**Extracted records**
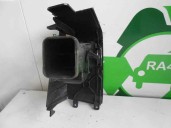 Recambio de aireador para mercedes-benz sprinter 02.00 caja cerrada, techo elevado referencia OEM IAM A9068300554 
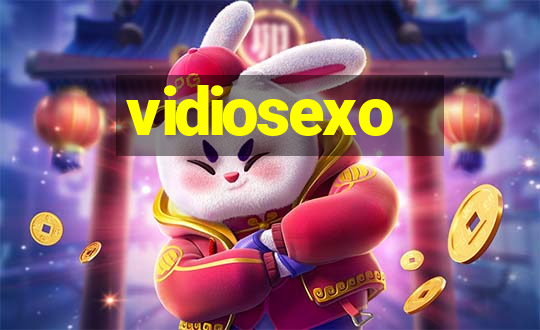 vidiosexo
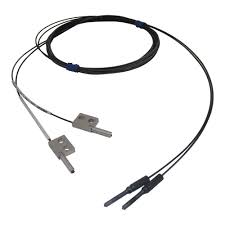 E32-A03-1 1M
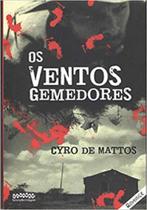 Os ventos gemedores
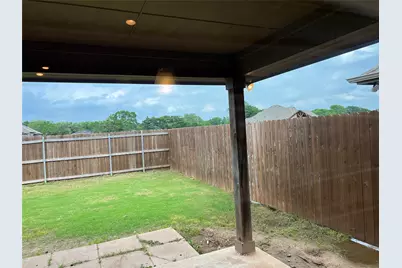 148 Frank Street, Greenville, TX 75402 - Photo 13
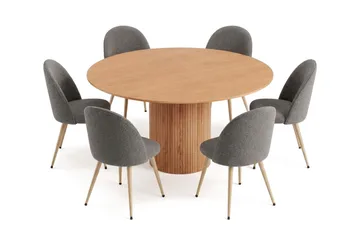 150 cm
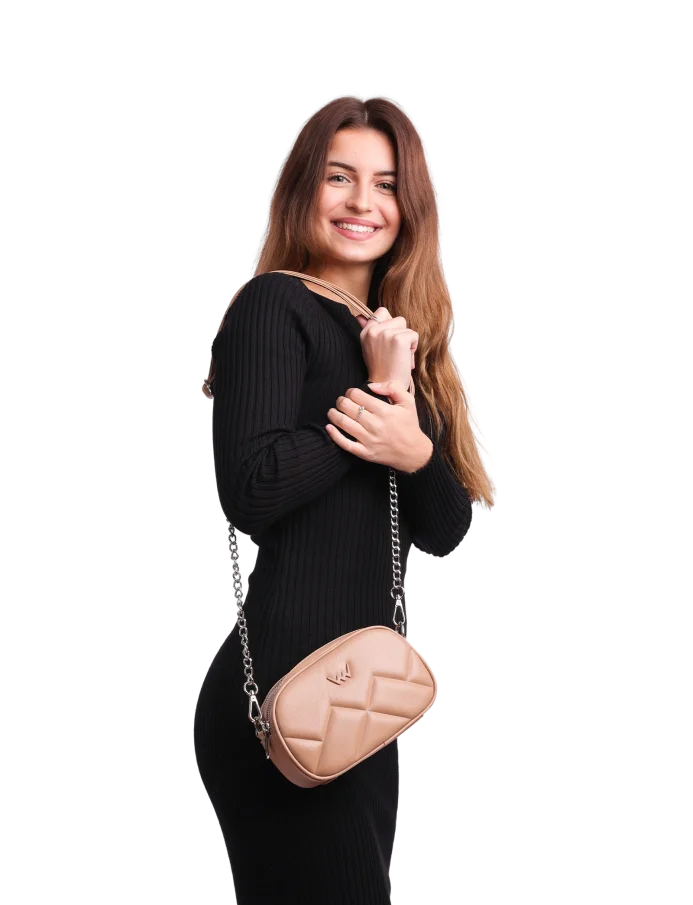 Elettra Cappucino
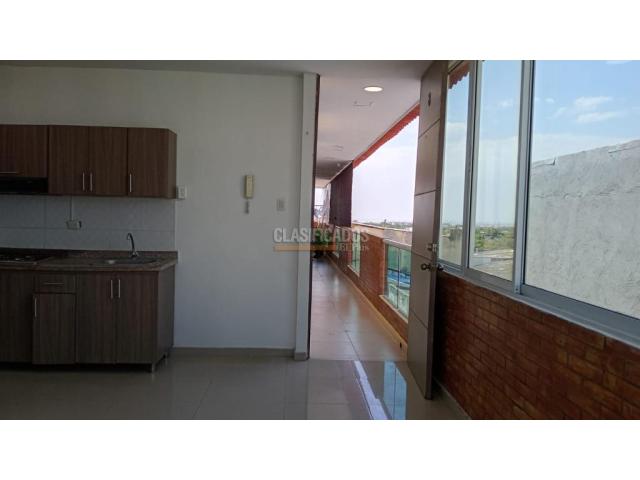 Apartamentos, Venta en Barranquilla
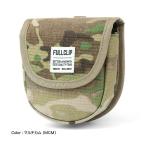 フルクリップ FPU-015 コンテナー MCMマルチカム タックルバッグ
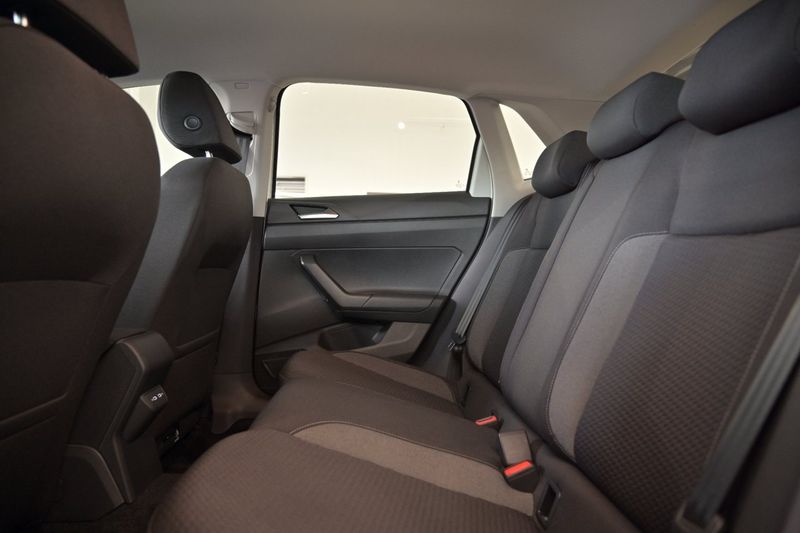 Volkswagen Polo bild 24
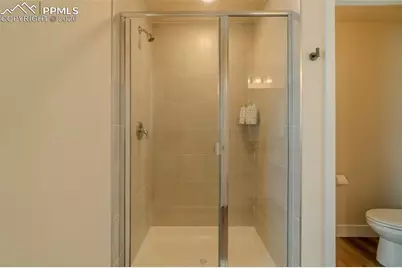 12685 Granite Ridge Drive, Peyton, CO 80831 - Photo 25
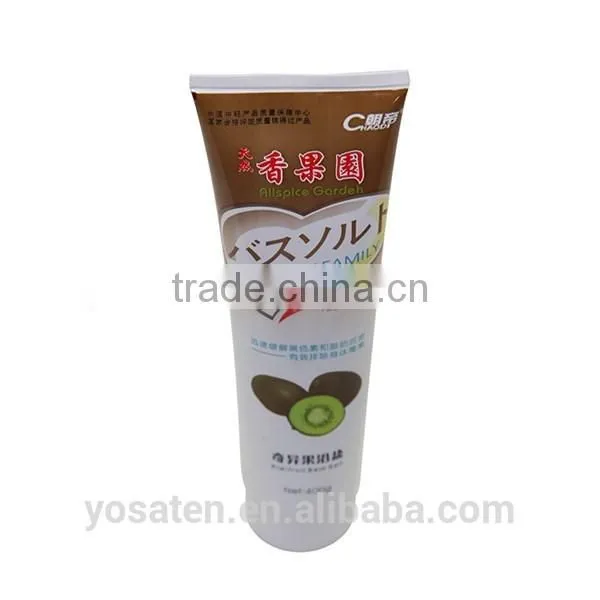 Green Apple Bath Salt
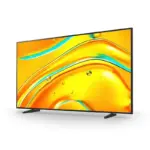 Televizor SONY Bravia 5 Google TV Mini LED K-75XR50 | Onlaynal.az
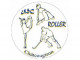 Logo USC Roller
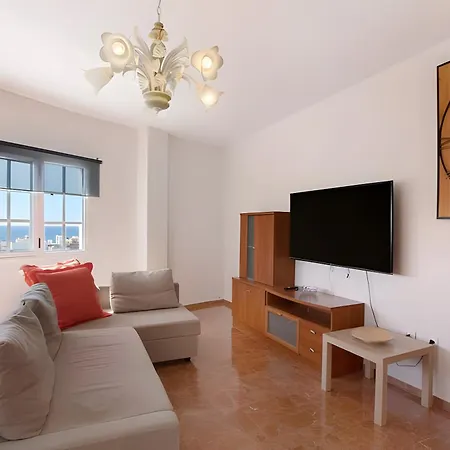 Casa Del Pescador 2 *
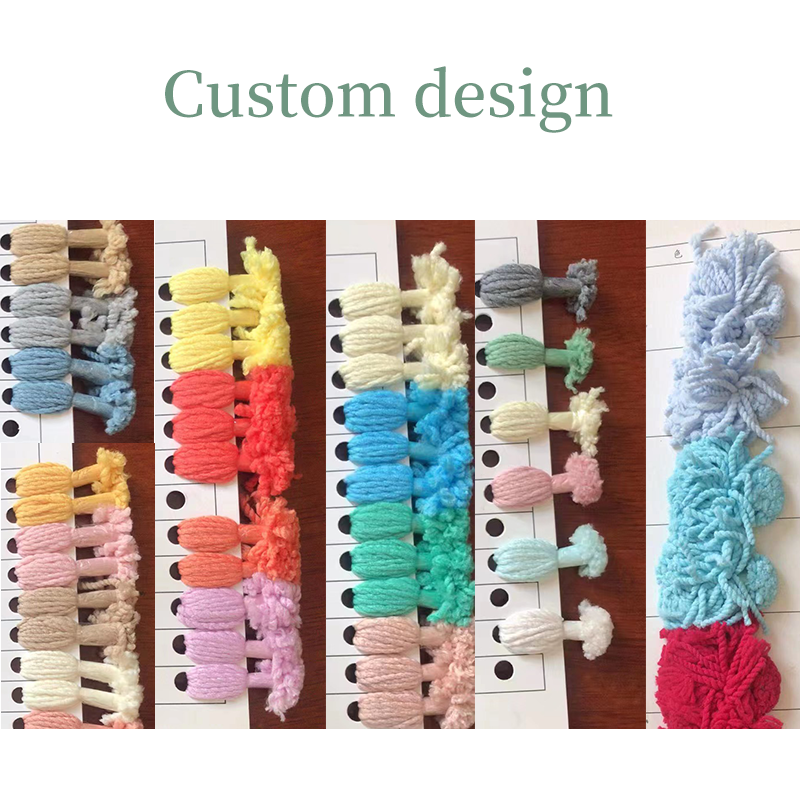 custom
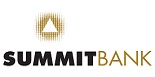 Logo Summit Bank Group, Inc.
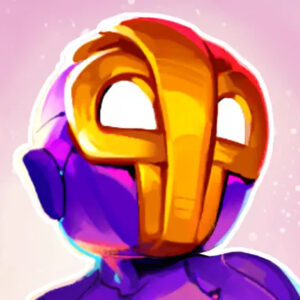 Crashlands 2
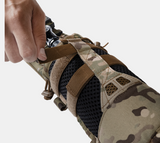 HPA Molle Pouch - ACP Tropic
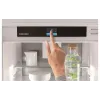 Geladeira embutida Liebherr, White (SICNDI5153)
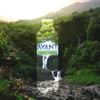 Avant Mineral Still Water | 24/48/96 x 200ml | Naturally High pH, Low Sodium Boxed Treatz (200ml, 96x Avant Mineral Still Water) view 4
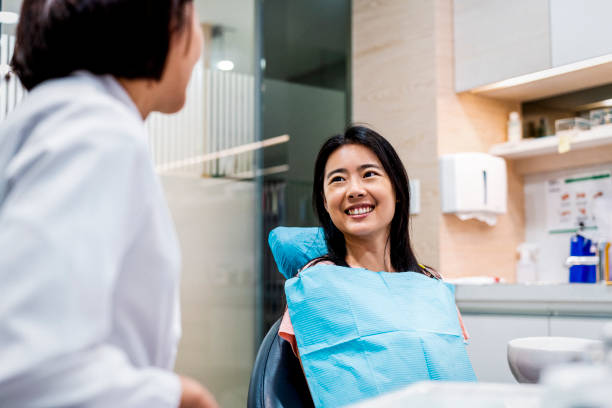 Best Pediatric Dentistry  in Alachua, FL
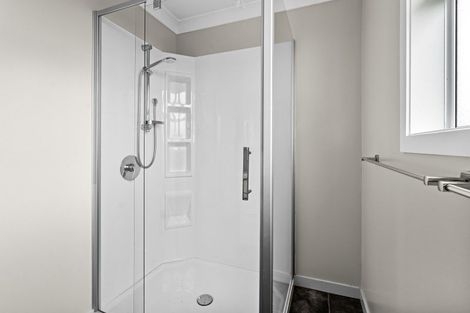 Photo of property in 1502 South Road, Manutahi, Patea, 4598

**TRY IT**
Every line from the one containing "Logo USC Roller" through the end of the entries above, both included, should be extracted exactly, with pictures left out.

**EXERCISE RESPONSE**
 Logo USC Roller
 Casa Del Pescador 2 *
 custom
 Logo Summit Bank Group, Inc.
 Crashlands 2
 HPA Molle Pouch - ACP Tropic
 Geladeira embutida Liebherr, White (SICNDI5153)
 Avant Mineral Still Water | 24/48/96 x 200ml | Naturally High pH, Low Sodium Boxed Treatz (200ml, 96x Avant Mineral Still Water) view 4
 Best Pediatric Dentistry  in Alachua, FL
 Photo of property in 1502 South Road, Manutahi, Patea, 4598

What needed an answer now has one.